# Document excerpt
****************

Now how do failing boot drives really cause problems? I don’t know, but if a scrub is started on the boot volume (with the bad disks), the system has intermittent stalls causing a delay in I/O to the NFS mounted volumes.

VMware ESX handles this gracefully but some older editions of operating systems don’t like to wait on I/O to complete. FreeBSD 6-STABLE (where 6.x and x > 2) is not doing so well here, while 7-STABLE and 8-STABLE are doing great. Ubuntu 8.04 and 10.04 also weathered the issue just fine, and one Windows Server 2003 system was burping, the rest of the Windows Server based systems were unaffected.

Very frustrating to find this issue and quite difficult to track down.

Log entries from the VMware virtuals helped immensely but correlating things took a bit to see that the issue was coming from that head unit, then to find what was wrong with the head unit took even more time.

Now the issue is resolved and I’ll need to rebuild the now ‘bad’ head unit with new disks (I don’t trust the data on the replacement disks right now as there were multiple problems on the previous drives) and bring it fully back into the cluster.

Statement: Nexenta is not at fault at all, only mentioned because that is what we are using, the issue is hardware and not software and no blame should be attributed to Nexenta.

9 Replies to “Storage, storage STORAGE!”

  • Were you able to do any testing (ie – even pulling the SMART data) to determine if the issue was with the hard drives itself, or if the ZFS filesystem on top somehow developed corruption on its own? Curious minds and all that.. ;)

    • One was just failed, and failed miserably on another system.

      The other SMART failed and showed up that way on the other system as well.

      Just horrendous luck it seems :(

      ZFS would correct itself but when both drives are doing funky things, funky things then happen making the system unstable.

      • Yeah, horrible luck, sheesh!

        Glad to here it was plain ‘ol physical failures and not ZFS corruption tho.. I’ve heard a lot about ZFS corruption with semi-failing disks in previous versions, ut it’s all supposed to be fixed now.. :)

  • I was wondering how you were finding the reliability and performance? We are considering creating a clustered nexenta solution, ours would have 144GB of RAM in each head, with 3 x 45 disk jbods with 43 1TB SAS 7.5 krpm disks, in a 3g way mirror, 1 in each jbod, 4 stec 8GB zeus ram ssd, 2 in 1 jbod and 1 in each of the other. Then 8 x c300 ssds, 4 in each head. I was hoping you could give a little info on your performance. Thanks

    • Hiya.

****************

# Data segment

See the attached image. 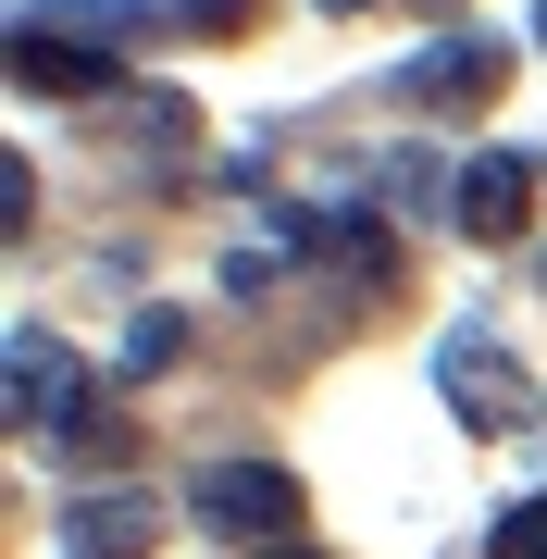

****************

# Given instruction
Translate this sentence from the storage thread above into Spanish: "FreeBSD 6-STABLE (where 6.x and x > 2) is not doing so well here, while 7-STABLE and 8-STABLE are doing great."

# Exercise response
FreeBSD 6-STABLE (donde 6.x y x > 2) no está funcionando tan bien aquí, mientras que 7-STABLE y 8-STABLE están funcionando de maravilla.